Imagine a resort that prides itself on service. Instead of asking for a tip the last day, a note might say, “Thanks for joining us, and supporting our mission in creating a magical place to work and visit. We’ve already charged your card, which includes a hospitality fee. If anyone on the property contributed to the quality of your stay, please let us know and we’ll make sure to celebrate their work.”

Service is at the heart of our economy now. Perhaps it’s worth rethinking how we recognize it and pay for it.

The four cohorts of the status quo

The first group cares about the policy. They benefit from it. They’ve organized themselves around it.

The second group cares about stability. They have limited bandwidth, and they’re not particularly interested in reconsidering everything, all the time.

The third group doesn’t care that much.

And the fourth group is harmed by the policy, either directly or indirectly.

Change happens slowly because the first three groups have power, inertia and communications on their side.

Change happens when the fourth group can create the conditions for the third group to care, and then these two groups move the urgency up the agenda.

It makes no sense to argue with the first group.

To be well published

Sooner or later, we benefit from being well-published.

Publishing has nothing to do with printing. It’s the act of taking risks to bring a new idea to people who want to embrace it.

It’s the head of the lab who works behind the scenes to be sure the talented scientist gets a gig at the right conference.
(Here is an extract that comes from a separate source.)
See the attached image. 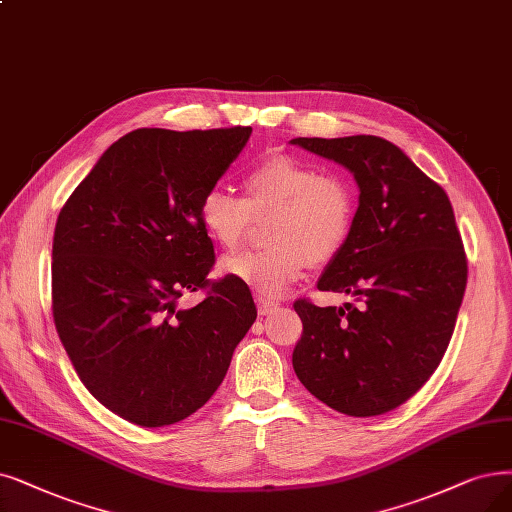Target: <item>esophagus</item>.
Masks as SVG:
<instances>
[{"label":"esophagus","instance_id":"1","mask_svg":"<svg viewBox=\"0 0 512 512\" xmlns=\"http://www.w3.org/2000/svg\"><path fill=\"white\" fill-rule=\"evenodd\" d=\"M256 306H258V313H260V315H269V313H273V311L277 309V302H273V300H269V298L258 296V298H256Z\"/></svg>","mask_w":512,"mask_h":512}]
</instances>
Her talk propels the work forward.

It’s Bill Graham ‘publishing’ the Grateful Dead on stage at the Fillmore.

It’s Jean Feiwel orchestrating the bookstore success of Harry Potter…

Being well-published doesn’t guarantee that an idea or an individual will succeed. Instead, it creates the conditions to maximize the chances that the work will spread. It often involves:

Generous enthusiasm: In the moments when the marketplace hasn’t yet embraced the work, the publisher is a vital bridge between now and later.

Extraordinary logistics: It’s the tech crew that has read the rider, the operations team that makes sure the printing is done right and the strategic insight to prioritize the parts that matter.

Insightful provocation: The publisher knows the territory, and can encourage and amplify work that’s in sync with what the market will respond to.

A focus on distribution: If the work isn’t in the right place at the right time, it has no chance to thrive.

Resilience and investment: Few ideas work the first time they’re exposed to the audience. Resilience is the willingness and ability to try again, and investment represents the resources to do it well.

Just because something succeeds doesn’t mean it’s well-published, but well-published work has a better chance to succeed.

The people behind a well-published work rarely get the credit they deserve. It’s difficult and requires persistence and care.

“I’ve never seen you paint”

… said the collector to the painter Jasper Johns.

“Neither have I.”

Watching is different than doing. Trying to do both at the same time is a challenge.